ウミが出発する日の朝。私は会社へ行き、ミニさんは、鳴き続けているウミを静かにさせるため、紐を付けて、下へ散歩に連れて行った。最初のうちは紐を嫌がっていたウミも、だんだん慣れてきて、散歩を楽しむようになっていた。会社に着いてから、その動画が送られて来た。
散歩紐を付けたウミが、紐を引っ張って、ぐんぐん歩いている。草のにおいをかぐ。枝に鳥がとまっている木を見上げ、枝から飛び立った鳥を目で追う。木に登ろうとして、ミニさんに止められる。気持ちの良い場所を見付けて、座り込む。「さ、帰ろう」と言われても、動こうとしない。
ウミは自由と外を愛するねこ。自然がいっぱいのミニさんの実家へ行った方が、絶対に楽しい。そこの方が幸せに暮らせるはずだ。外を散歩するウミの動画を見て、改めてそう思った。
夜、ウミはミニさんに連れられ、夜行バスで出発した。切符は座席2つ分を購入してもらい、ミニさんの隣の席にウミのケージを置く。鳴き声が心配だったが、チュールとブラシングで黙らせる作戦。実際、それほど大きな声ではないが、ケージの中で鳴き続け、ケージから出して膝に乗せてなだめると鳴きやむ、ケージに戻すとまた鳴き始める、という繰り返しだったそう。ミニさんは一晩中、眠れなかったと言う。
バスは午後6時ごろにジャカルタを出発し、サービスエリアでの休憩を入れながら、中部ジャワへ向かった。バスを降りてからは20分ほど、オジェックに乗る。そして、午前3時半ごろ、ようやくミニさんの実家に到着した。
最初に送られて来たウミの写真は、長旅で疲れたのか、ミニさんの服の上に顔を埋めて寝ているところ。それから、だんだん新しい家や先住ねこたちに慣れていっている姿の写真や動画が送られて来た。びっくりしたのは、家の梁に上っている! ウミは高い所が好きだったが、こんな高い所にも上れるのか。

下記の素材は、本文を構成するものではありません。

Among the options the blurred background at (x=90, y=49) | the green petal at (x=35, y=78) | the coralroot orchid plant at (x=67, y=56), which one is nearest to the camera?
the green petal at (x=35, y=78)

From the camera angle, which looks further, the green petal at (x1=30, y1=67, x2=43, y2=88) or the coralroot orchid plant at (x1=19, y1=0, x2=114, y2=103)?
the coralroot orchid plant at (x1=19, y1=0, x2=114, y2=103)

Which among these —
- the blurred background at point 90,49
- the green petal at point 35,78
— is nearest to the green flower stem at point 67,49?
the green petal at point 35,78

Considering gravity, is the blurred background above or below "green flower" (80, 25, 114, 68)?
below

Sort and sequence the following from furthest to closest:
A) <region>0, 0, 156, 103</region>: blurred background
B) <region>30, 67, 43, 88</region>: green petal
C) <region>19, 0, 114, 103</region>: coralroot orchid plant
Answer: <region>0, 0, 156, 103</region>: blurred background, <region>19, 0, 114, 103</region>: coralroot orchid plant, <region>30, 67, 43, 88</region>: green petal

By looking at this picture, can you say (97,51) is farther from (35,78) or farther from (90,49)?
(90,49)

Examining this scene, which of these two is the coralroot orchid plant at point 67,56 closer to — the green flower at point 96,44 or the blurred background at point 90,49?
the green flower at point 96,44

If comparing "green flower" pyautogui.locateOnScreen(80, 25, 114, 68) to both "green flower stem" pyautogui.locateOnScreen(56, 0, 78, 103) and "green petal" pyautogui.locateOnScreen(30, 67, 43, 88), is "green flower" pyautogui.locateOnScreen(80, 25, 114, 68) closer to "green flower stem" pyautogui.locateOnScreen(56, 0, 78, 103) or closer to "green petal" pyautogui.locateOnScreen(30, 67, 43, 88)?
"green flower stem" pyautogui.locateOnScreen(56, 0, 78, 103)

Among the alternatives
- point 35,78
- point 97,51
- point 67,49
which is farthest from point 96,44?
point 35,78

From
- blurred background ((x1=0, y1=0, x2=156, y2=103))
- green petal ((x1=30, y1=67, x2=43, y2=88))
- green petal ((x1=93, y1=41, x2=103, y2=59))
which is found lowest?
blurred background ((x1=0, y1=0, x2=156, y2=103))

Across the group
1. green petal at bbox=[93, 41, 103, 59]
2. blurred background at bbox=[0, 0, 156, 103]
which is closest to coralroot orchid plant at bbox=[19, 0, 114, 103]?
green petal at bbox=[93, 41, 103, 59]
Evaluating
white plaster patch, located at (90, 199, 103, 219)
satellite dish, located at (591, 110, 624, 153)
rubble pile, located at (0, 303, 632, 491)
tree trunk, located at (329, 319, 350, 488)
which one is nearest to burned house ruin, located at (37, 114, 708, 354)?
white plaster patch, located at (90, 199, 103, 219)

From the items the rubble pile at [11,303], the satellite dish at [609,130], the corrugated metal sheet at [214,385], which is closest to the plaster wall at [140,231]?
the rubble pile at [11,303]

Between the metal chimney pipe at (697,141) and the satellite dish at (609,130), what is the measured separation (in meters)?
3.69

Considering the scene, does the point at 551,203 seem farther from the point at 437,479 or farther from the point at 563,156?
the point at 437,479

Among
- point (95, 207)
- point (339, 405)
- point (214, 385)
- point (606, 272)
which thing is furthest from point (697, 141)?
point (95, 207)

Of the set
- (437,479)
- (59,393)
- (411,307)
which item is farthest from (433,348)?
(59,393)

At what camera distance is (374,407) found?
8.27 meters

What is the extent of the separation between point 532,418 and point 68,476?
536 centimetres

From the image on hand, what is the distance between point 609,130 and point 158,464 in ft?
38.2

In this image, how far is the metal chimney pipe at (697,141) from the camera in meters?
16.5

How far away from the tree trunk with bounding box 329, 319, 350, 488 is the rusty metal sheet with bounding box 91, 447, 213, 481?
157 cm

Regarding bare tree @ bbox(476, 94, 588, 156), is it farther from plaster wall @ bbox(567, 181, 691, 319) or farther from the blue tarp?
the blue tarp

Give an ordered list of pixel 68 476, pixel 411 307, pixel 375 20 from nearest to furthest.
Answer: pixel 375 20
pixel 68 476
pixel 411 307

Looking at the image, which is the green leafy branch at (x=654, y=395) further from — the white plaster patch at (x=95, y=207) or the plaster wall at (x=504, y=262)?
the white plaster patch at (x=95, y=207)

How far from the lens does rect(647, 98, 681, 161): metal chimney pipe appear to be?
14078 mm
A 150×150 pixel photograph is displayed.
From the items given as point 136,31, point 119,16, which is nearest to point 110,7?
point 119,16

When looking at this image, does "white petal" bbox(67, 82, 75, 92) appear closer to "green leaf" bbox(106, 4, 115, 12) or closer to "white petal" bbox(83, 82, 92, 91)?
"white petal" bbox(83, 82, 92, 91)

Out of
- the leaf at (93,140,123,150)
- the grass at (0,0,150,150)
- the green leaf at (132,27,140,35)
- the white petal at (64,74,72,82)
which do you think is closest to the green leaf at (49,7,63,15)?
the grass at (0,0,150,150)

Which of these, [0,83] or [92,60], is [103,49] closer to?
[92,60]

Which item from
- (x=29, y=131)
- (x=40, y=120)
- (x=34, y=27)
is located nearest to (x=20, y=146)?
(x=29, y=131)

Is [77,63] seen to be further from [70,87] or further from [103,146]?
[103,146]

外には木が生えている。ウミが高い木に登っている! バナナの木、ナンカの木、マンゴーの木。敏捷で、見事な足取りだ。紐なしで外を自由に歩き回っているウミの姿を見て、良かったなぁ、と思う。
先住ねこたちの中で、特に面倒見のいいブラッキーと仲良くなり、ブラッキーがいつもそばに付いてくれているようだ。ミニさんから次々に報告が来る。
「ずっと外にいるのが好き。木や屋根の上に上っている。飽きたら下りてくる」
「庭でブラッキーと遊んでいる。お腹が空いたのか、下りてきた。ごはんを食べてから、またブラッキーと一緒に遊んでいる」
「ウミとブラッキーが一緒に寝てる」
これから、ウミの大好きなミニさんがいなくなったらどうか、ミニさんの家族になつくかどうか、ひとりで自由に外出するのはいいが、遠くに行きすぎて道に迷わないか、など、いろいろ心配はあるものの、ウミにはこちらの環境の方がいいだろう。
年内に、ジャカルタのねこ友達と一緒に、ミニさんの田舎を訪ねよう、ウミに会いに行こう、という計画を立てている。